What standardized testing and schools could learn from Target

Excerpted from Anya Kamenetz’s latest book, The test: Why our schools are obsessed with standardized testing—but you don’t have to be, published by PublicAffairs.

Technologies in use in about a third of US K-12 schools today have the potential, say their creators, to relieve some of the worst toll taken by standardized testing: the anxiety, coaching, and cheating, to give a few examples. This is about using software to reduce the inefficiencies of standardized testing and produce detailed, personalized feedback that emphasizes growth over achievement.

These technologies belong to the world of learning analytics, also known as adaptive learning software.

Valerie Shute, a professor at Florida State University and former principal research scientist at ETS, coined the term “stealth assessment.”

“In 1974 businesses had to close down once or twice a year to take stock,” she says. “Barcodes and automated checkout instead allowed for collection of a continuous stream of information. Business owners can aggregate data and examine the trends. It’s very, very powerful and allows for all sorts of just-in- time decision making.”
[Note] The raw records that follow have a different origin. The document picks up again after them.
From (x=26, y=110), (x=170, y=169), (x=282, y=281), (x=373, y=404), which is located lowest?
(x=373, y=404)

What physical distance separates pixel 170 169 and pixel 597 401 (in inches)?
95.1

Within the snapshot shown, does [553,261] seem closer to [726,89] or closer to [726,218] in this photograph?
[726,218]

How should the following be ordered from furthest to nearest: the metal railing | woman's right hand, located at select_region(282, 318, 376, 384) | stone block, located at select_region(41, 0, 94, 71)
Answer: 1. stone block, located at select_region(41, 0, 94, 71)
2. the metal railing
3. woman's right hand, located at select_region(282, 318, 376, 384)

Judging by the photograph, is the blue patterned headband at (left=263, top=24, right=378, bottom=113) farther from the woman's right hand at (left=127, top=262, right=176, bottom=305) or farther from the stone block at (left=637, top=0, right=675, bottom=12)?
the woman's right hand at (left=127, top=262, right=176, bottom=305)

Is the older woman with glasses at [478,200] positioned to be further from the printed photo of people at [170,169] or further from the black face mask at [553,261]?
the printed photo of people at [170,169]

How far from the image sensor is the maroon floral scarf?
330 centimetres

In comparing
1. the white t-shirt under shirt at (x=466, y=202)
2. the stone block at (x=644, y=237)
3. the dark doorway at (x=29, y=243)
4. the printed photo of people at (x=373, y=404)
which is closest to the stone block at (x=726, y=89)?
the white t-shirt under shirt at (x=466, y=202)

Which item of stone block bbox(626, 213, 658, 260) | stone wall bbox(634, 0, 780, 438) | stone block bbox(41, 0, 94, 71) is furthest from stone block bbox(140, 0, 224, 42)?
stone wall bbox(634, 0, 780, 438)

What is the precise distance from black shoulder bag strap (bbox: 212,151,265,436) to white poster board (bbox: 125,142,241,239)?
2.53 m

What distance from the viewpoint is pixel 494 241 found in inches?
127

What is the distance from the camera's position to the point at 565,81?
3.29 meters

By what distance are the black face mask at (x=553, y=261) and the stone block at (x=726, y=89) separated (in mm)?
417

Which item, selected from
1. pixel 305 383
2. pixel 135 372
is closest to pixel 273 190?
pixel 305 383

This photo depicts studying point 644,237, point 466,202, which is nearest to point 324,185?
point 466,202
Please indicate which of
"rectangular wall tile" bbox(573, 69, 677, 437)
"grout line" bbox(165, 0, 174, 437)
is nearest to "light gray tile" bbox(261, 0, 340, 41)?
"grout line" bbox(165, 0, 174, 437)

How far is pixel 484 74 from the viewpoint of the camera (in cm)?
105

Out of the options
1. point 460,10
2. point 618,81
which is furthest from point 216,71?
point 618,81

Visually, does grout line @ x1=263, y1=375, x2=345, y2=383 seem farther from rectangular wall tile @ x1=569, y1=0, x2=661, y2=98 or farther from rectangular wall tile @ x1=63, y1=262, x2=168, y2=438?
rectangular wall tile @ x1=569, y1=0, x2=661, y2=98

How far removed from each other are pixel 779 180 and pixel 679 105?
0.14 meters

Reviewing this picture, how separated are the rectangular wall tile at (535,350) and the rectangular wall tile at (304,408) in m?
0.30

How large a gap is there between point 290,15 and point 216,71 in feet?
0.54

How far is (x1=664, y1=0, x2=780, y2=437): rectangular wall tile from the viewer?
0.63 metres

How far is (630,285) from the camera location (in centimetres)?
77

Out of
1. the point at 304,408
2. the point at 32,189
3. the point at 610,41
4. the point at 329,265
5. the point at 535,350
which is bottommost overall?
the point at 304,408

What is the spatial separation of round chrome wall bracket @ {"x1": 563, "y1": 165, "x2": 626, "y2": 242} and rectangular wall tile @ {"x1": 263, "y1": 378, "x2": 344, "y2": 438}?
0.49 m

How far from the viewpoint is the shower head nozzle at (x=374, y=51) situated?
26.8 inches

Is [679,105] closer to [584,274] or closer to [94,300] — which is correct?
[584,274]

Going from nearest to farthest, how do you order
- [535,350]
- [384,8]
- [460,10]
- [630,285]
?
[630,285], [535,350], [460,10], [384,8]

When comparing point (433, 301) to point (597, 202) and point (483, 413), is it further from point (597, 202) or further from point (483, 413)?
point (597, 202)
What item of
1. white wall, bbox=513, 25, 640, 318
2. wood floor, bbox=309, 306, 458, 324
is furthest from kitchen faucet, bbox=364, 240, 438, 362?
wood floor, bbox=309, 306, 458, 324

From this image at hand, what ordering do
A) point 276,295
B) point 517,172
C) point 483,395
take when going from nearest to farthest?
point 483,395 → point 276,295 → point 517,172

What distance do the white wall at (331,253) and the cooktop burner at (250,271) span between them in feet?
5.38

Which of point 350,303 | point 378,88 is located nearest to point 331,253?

In the business world, this is dubbed predictive analytics and is heavily used by marketers. For example, by looking at patterns of purchasing items like body lotion and vitamin supplements, Target was able to create a “pregnancy score” that guesses whether a particular customer is pregnant, the better to start showering her with coupons for baby products and diapers.

The flow of interactions in a classroom is far richer than the flow of transactions in a Target. But that doesn’t mean similar tools can’t yield important insights, Shute says.

“If business can collect and use a continuous stream of information, why the hell can’t we in education do that too? Wouldn’t it be great to aggregate this information and make inferences about developing competencies at any point in time and at any grain size?”

Right now we bring school to a halt to take high-stakes tests. Maybe a student is nervous or had a bad night’s sleep. Or she may be a good crammer, but will have forgotten it all in three weeks. With stealth assessment, there is no big test day. Testing is simultaneous with learning. And the cost of testing is folded into the cost of teaching.

The big test companies agree: Software could replace standardized tests very soon. All that is currently lacking is the large-scale studies to validate the results of these programs by comparing them to students’ actual performance in school, as well as their scores on traditional tests. Kimberly O’Malley is the senior vice president of school research at Pearson Education. Pearson officially put together her research group in 2012 to get academics in the fields of learning, assessment, and educational technology working more closely together. “Invisible, integrated assessment, to me, is the future,” she says. “We can monitor students’ learning day to day in a digital scenario. Ultimately, if we’re successful, the need for and the activity of stopping and testing will go away in many cases.”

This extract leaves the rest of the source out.